A robust architecture evaluating single multiclass and stacked multi-layer ArabicBERT models for detecting hope and hate speech in Arabic social media content.

A digital visualization of data streams representing text classification and sentiment analysis in Arabic script.

Authors: Ibad-ur-Rehman Rashid and Muhammad Hashir Khalil
Venue: Proceedings of The Third Arabic Natural Language Processing Conference: Shared Tasks, Suzhou, China (ArabicNLP 2025).
Publisher: Association for Computational Linguistics (ACL)
Links: Read the full paper on ACL Anthology | PDF Download

Abstract

This paper details our submission to Subtask 1 of the MAHED Shared Task 2025, which focuses on detecting “hope”, “hate”, and “not applicable” labels in Arabic social media content concerning the Middle East conflict.

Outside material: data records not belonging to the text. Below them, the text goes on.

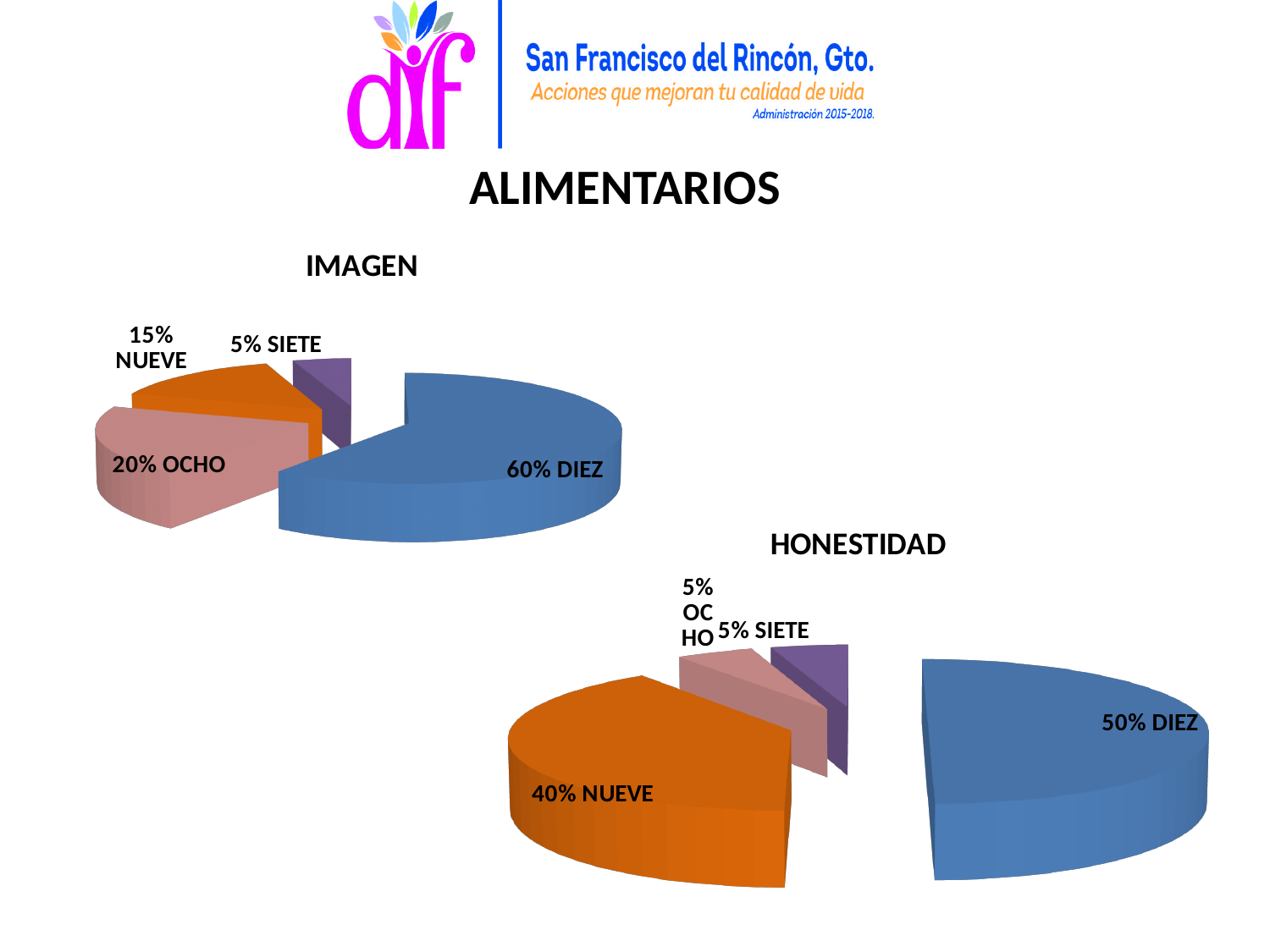
In the IMAGEN chart, what share does DIEZ have? 60% In the HONESTIDAD chart, which category has the largest slice? DIEZ In the IMAGEN chart, which category has the largest slice? DIEZ In the HONESTIDAD chart, what is the difference between the shares of DIEZ and NUEVE? 10% In the HONESTIDAD chart, what share does NUEVE have? 40% In the HONESTIDAD chart, what share does DIEZ have? 50% In the IMAGEN chart, which category has the smallest slice? SIETE In the IMAGEN chart, which is larger, the share of NUEVE or the share of OCHO? OCHO In the IMAGEN chart, how many slices are there? 4 In the IMAGEN chart, what is the difference between the shares of DIEZ and OCHO? 40% What kind of chart is the HONESTIDAD chart? Pie chart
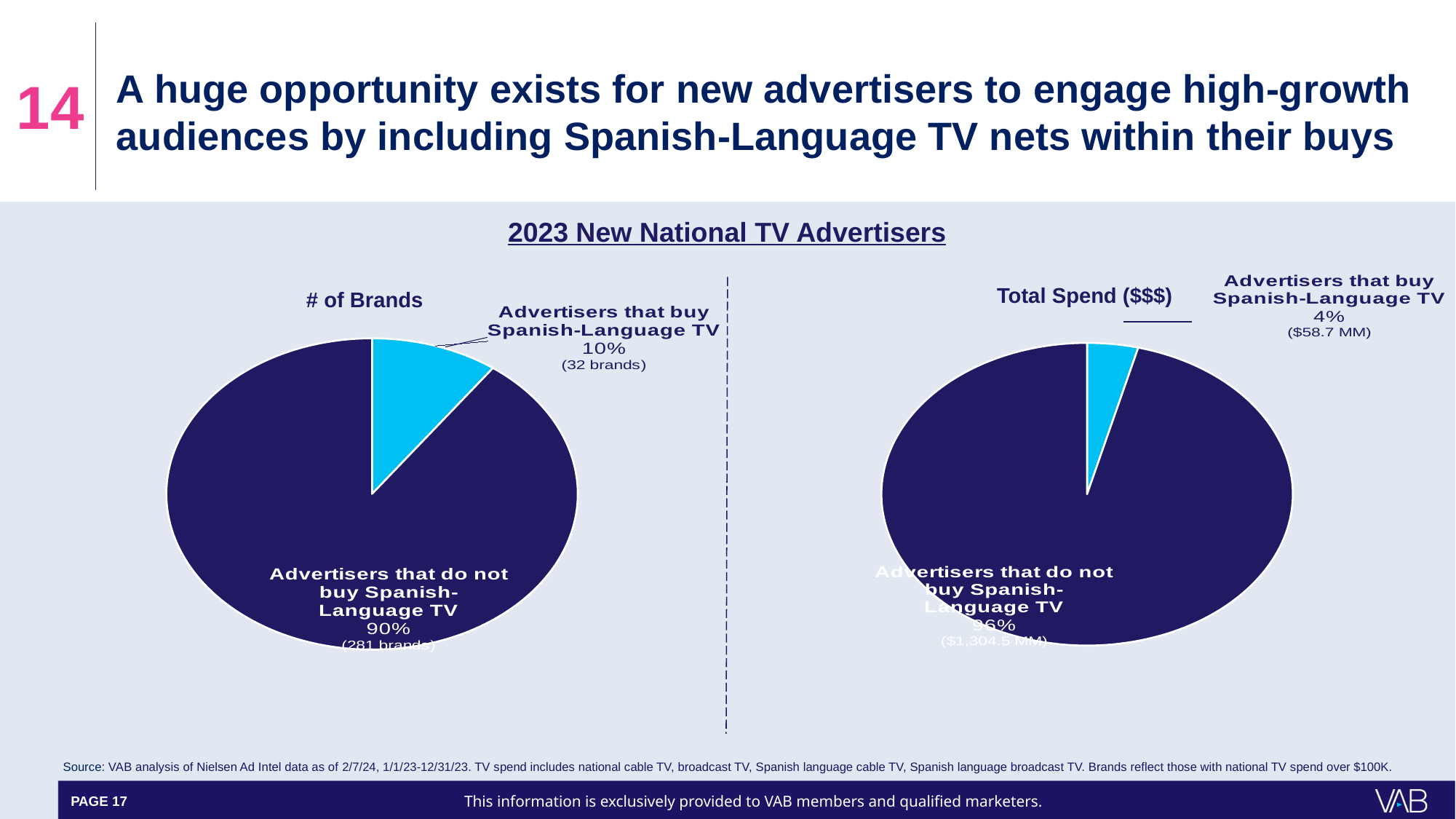
In the 'Total Spend ($$$)' chart, what is the spend of advertisers that do not buy Spanish-Language TV? $1,304.5 MM In the 'Total Spend ($$$)' chart, which slice is the smallest? Advertisers that buy Spanish-Language TV What is the overall title above the two pie charts? 2023 New National TV Advertisers In the '# of Brands' chart, which slice is the largest? Advertisers that do not buy Spanish-Language TV In the '# of Brands' chart, how many brands do not buy Spanish-Language TV? 281 brands In the '# of Brands' chart, what share of advertisers buy Spanish-Language TV? 10% In the '# of Brands' chart, how many brands buy Spanish-Language TV? 32 brands In the 'Total Spend ($$$)' chart, what share of spend comes from advertisers that buy Spanish-Language TV? 4% What kind of chart is the '# of Brands' chart? Pie chart In the 'Total Spend ($$$)' chart, what is the spend of advertisers that buy Spanish-Language TV? $58.7 MM How many slices does the 'Total Spend ($$$)' pie chart have? 2 In the '# of Brands' chart, what is the difference in percentage points between advertisers that do not buy and those that buy Spanish-Language TV? 80 percentage points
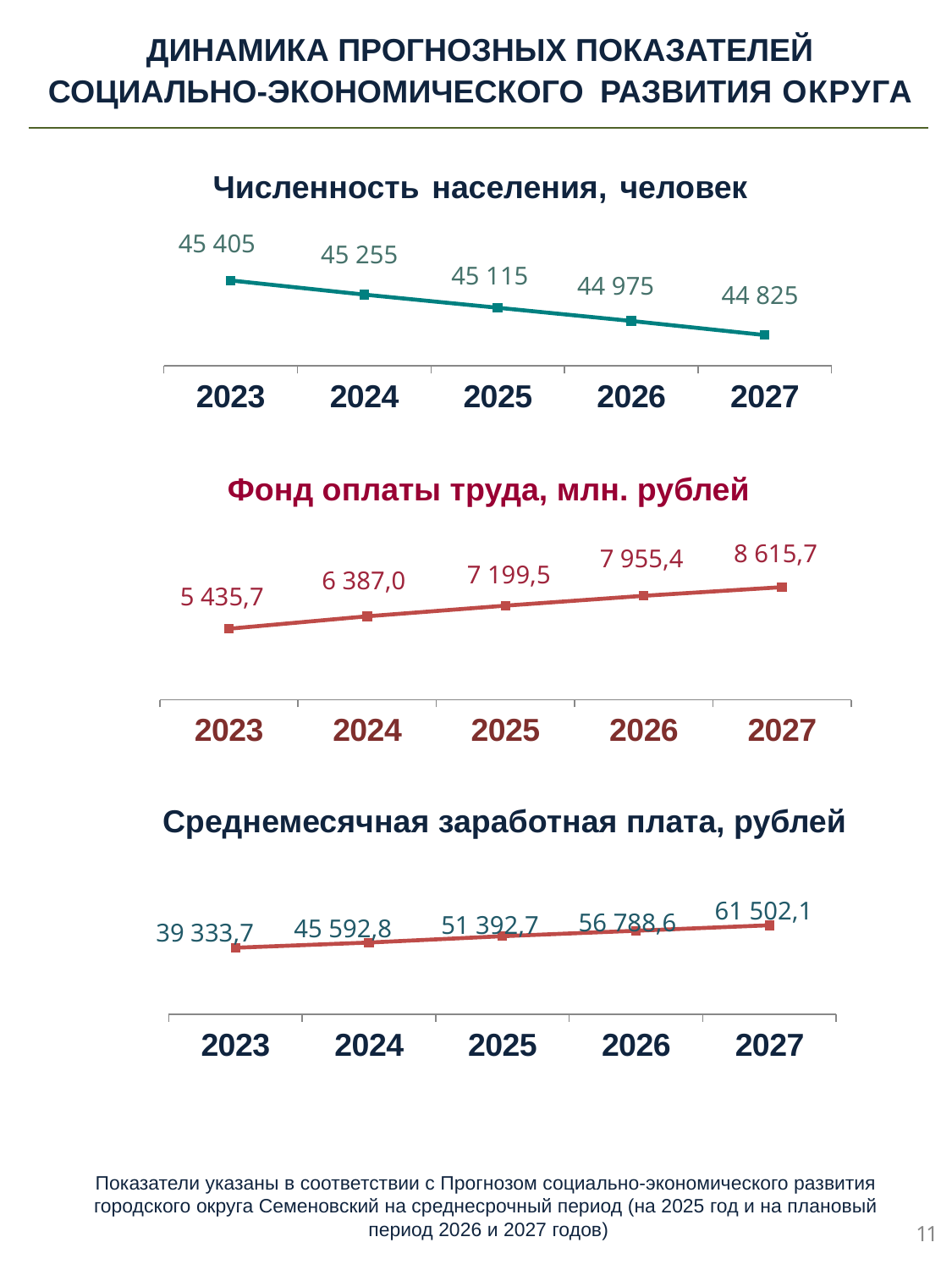
In the chart 'Фонд оплаты труда, млн. рублей', by how much does the 2027 value exceed the 2023 value? 3 180,0 In the chart 'Численность населения, человек', what is the difference between the 2023 and 2027 values? 580 In the chart 'Численность населения, человек', what is the value for 2025? 45 115 What type of chart is 'Численность населения, человек'? line chart In the chart 'Численность населения, человек', which year has the lowest value? 2027 In the chart 'Фонд оплаты труда, млн. рублей', what is the value for 2026? 7 955,4 In the chart 'Фонд оплаты труда, млн. рублей', which year has the highest value? 2027 In the chart 'Среднемесячная заработная плата, рублей', what is the value for 2023? 39 333,7 In the chart 'Численность населения, человек', do the values rise or fall from 2023 to 2027? fall In the chart 'Среднемесячная заработная плата, рублей', is the value for 2026 larger or smaller than the value for 2025? larger In the chart 'Среднемесячная заработная плата, рублей', do the values rise or fall from 2023 to 2027? rise How many years are plotted in the chart 'Фонд оплаты труда, млн. рублей'? 5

To tackle the linguistic diversity and dialect variations in the dataset, we developed and evaluated two distinct model architectures leveraging ArabicBERT.

Methodology

Our approach tested the efficacy of specialized preprocessing pipelines alongside two primary architectures:

  1. Multiclass Classifier: A fine-tuned ArabicBERT model directly performing multiclass classification.
  2. Stacked Meta-Classifier: A two-step stacked architecture where two separate binary ArabicBERT models (one for hope, one for hate) feed their probability outputs into a final logistic regression meta-classifier.

We experimented extensively with class imbalance handling, including oversampling, undersampling, and adjusted class weights, as well as distinct preprocessing configurations like emoji removal.

Key Findings

We found that proper Arabic preprocessing is the most significant driver of performance. While standard undersampling and oversampling led to overfitting, carefully adjusted weights resulted in stable performance gains.

Though the difference between the single multiclass classifier and the stacked architecture was minimal during initial testing, optimizing the stacked classifier’s preprocessing pipeline ultimately resulted in a notable improvement, reaching an F1 score of 0.91 on the official test set.